Le duo constitué à Bercy par Arnaud Montebourg, ministre de l’économie et du Redressement productif, et Michel Sapin, ministre des finances et des comptes publics, peut-il fonctionner ?

Et on va prendre le pari (osé) que oui, il va fonctionner, avec des si. Depuis hier matin, reconnaissons-le, on entend partout le contraire. Circule même sur Twitter, associée à leurs deux noms, la couverture d’un album d’Astérix, le combat des chefs ! Le commentaire général est qu’entre Michel Sapin, habile, conciliant, rond, européen, social-démocrate assumé, et Arnaud Montebourg, flamboyant, carré, virulent contre l’austérité, la mondialisation aveugle et l’euro fort, (entre ces deux là l’idée est que) cela explosera. Au mieux, on aura une cohabitation. Pendant quelques heures, tout le Paris politique s’est même demandé qui occuperait le bureau le plus noble à Bercy, celui du 6ème étage et qui chapoterait le commerce extérieur.
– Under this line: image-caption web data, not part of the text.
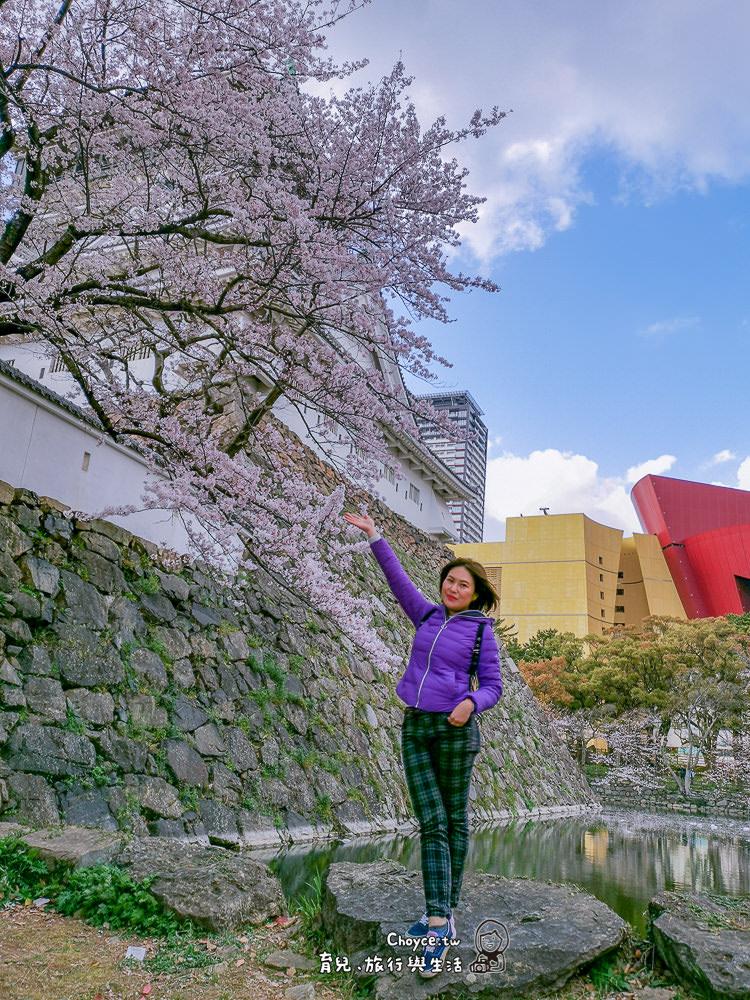日本空之子航空熊本包機 ~9/20-9/23大分、福岡四日輕旅行(跟團含稅含小費與專人導覽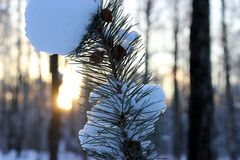 Pine tree branch on sunset Stock Images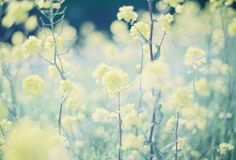 ふわり。 by kero*, via Flickr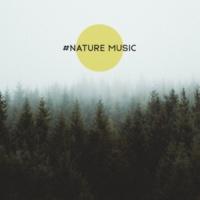 Nature Sounds Artists #Nature Music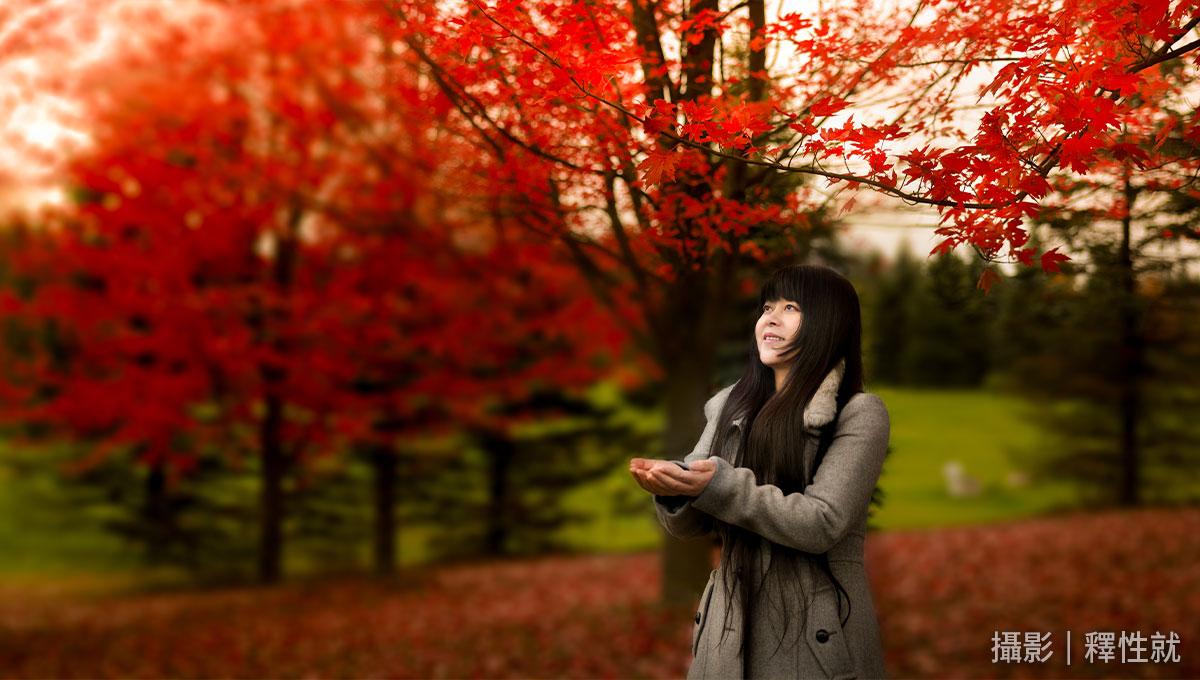 October: A Red Leaf for You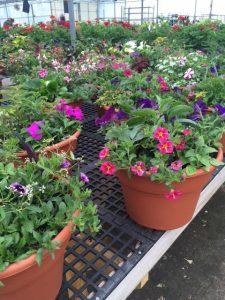 12 inch Combo Pots - Petunias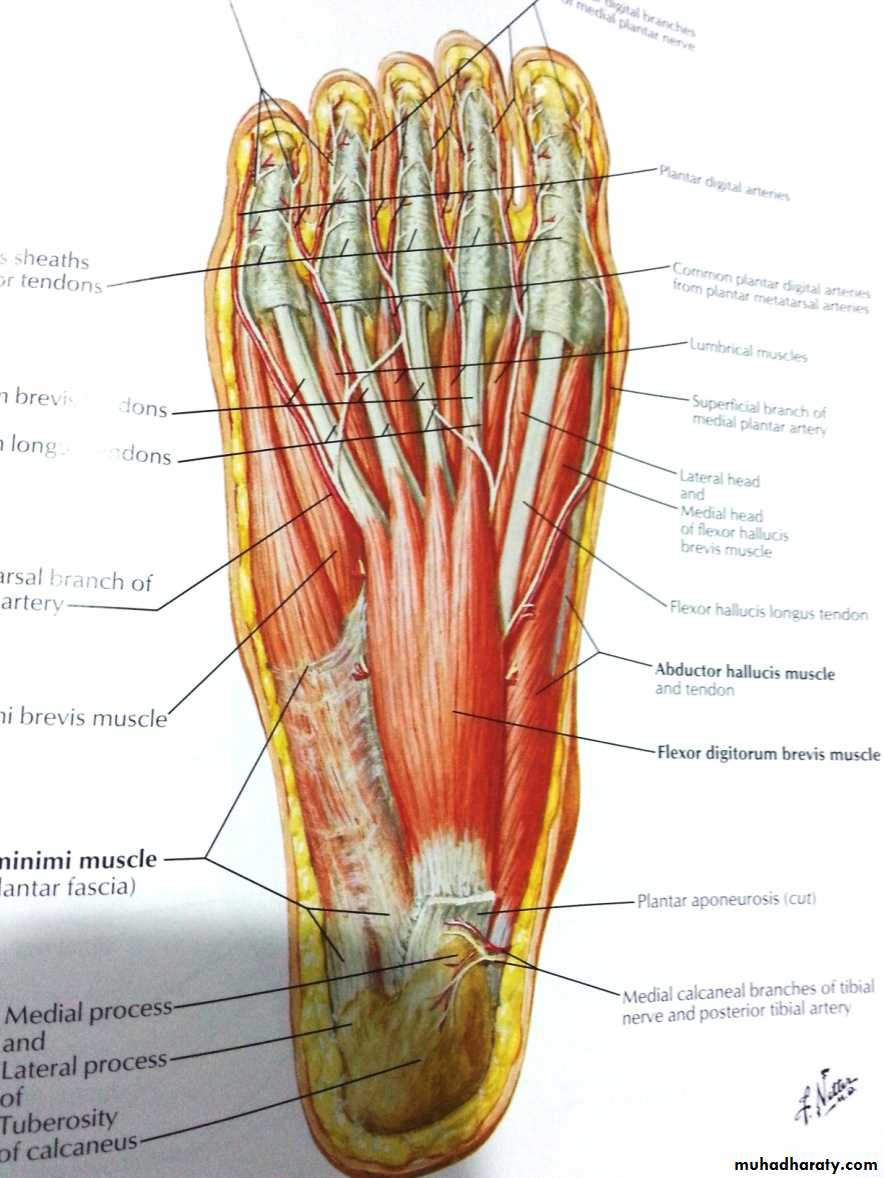 front of the leg and dorsum of the foot pptx - د.ايمان - Muhadharaty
Et vous croyez, vous, que ça peut fonctionner ?

Pour plusieurs raisons. La première est qu’ils affichent leur intention que cela marche. Et ils veulent que cela se sache. Hier soir, ils se sont rencontrés à Bercy pendant une heure et ils m’ont appelé – ensemble – pour affirmer que cela se passera bien et qu’il n’y aura pas de couac. Ets ils voulaient que je le répète sur France Inter. D’une même voix, ils m’ont expliqué (c’était touchant) que la parole de la France en Europe serait portée par Michel Sapin, mais que le débat en France serait ouvert et qu’Arnaud Montebourg aurait sa place. Ils se sont partagées la tutelle des directions de Bercy et se verront une ou deux fois par semaine.

Mais vous n’êtes pas obligés de les croire !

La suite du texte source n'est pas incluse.